Klaus Matzka (81) ist ein aufmerksamer "Wiener-Zeitung"-Leser. Der ehemalige ORF-Kameramann geht mit offenen kunstsinnigen Augen durch die Stadt. "Wo ist der ,Nasse Stein‘ von Wilhelm Holzbauer nun wirklich", schrieb er vor rund zwei Wochen an die Redaktion. Davor war in dieser Rubrik von einer Verrückung des Brunnens 1991 hin zum Donauspital berichtet worden. Ursprünglich war das Kunstwerk in der Fußgängerzone Kärntner Straße gestanden. In ausländischen Nachschlagewerken wird noch immer mit Foto auf das Spital als Standort zeitgenössischer Kunst verwiesen. Allein, das Kunstwerk gibt es so nicht mehr. Leser Matzka entpuppte sich als Aufdecker und Whistleblower. Denn der ungeliebte Brunnen, der seinerzeit in der Fuzo der City gelegentlich auch als Pissoirwand Verwendung gefunden haben soll, hatte auch vor dem Donauspital nicht nur Freunde. So verschwand er 2017 eines Tages fast unbemerkt. Den Anlass bot der Umbau des Spitals-Eingangs, der im Zuge des U-Bahn-Anschlusses barrierefrei werden musste. Dass der Brunnen für immer fern bleiben sollte, fiel niemandem besonders auf.

Der "Nasse Stein" war aus vielen Gründen im Weg. Das Donauspital hatte ihn unter Helmut Zilk oktroyiert bekommen, weil ihn niemand anderer wollte. Zum "tollen" Kunstgeschenk konnte man schwer Nein sagen. Schließlich hatte es einst der hochlöbliche Kunstsenat der Stadt ausgesucht.

Aber auch in der Donaustadt diente es nicht nur einmal als Pissoirwand.
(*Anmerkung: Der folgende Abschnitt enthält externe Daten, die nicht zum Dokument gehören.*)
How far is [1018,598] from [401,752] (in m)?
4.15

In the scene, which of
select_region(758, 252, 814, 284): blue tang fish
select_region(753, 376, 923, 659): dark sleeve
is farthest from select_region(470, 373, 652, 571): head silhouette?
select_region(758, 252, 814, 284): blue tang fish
In dieser Not durfte die Bauleiterin des Spitals, Sabine Schugetich, die Kastanien aus dem Feuer holen. Den Brunnen wollte weiter niemand. "Das Kulturamt erklärte ihn im Zuge eines behördlichen Umbauverfahrens für nicht erhaltenswürdig." Das bestritt eine Sprecherin von Kulturstadträtin Veronica Kaup-Hasler am Freitag vehement: "Wir haben auf unsere Unzuständigkeit verwiesen, weil der Brunnen niemals in unserer Obhut war."

Die übrig gebliebene Granit-Platte des "Nassen Steins" befindet sich nun zwischen zwei Stiegenaufgängen zum Eingang des Donauspitals. - © Paul Vécsei
Die übrig gebliebene Granit-Platte des "Nassen Steins" befindet sich nun zwischen zwei Stiegenaufgängen zum Eingang des Donauspitals. - © Paul Vécsei

Schugetich wollte das Werk zumindest aus Respekt und als Erinnerung zum Teil erhalten. Also nahm man die Granitplatte, montierte sie zwischen Stiegenaufgänge und entsorgte den Rest. Architekt und Ex-Partner Holzbauers, Dimitris Manikas, sieht "eine unfassbare Barbarei des Kulturamtes". Dort ist man sich keiner Schuld bewusst: "Die MA 7 war definitiv nie damit befasst." Im Spital wundert man sich über diese Aussage. Fortsetzung folgt.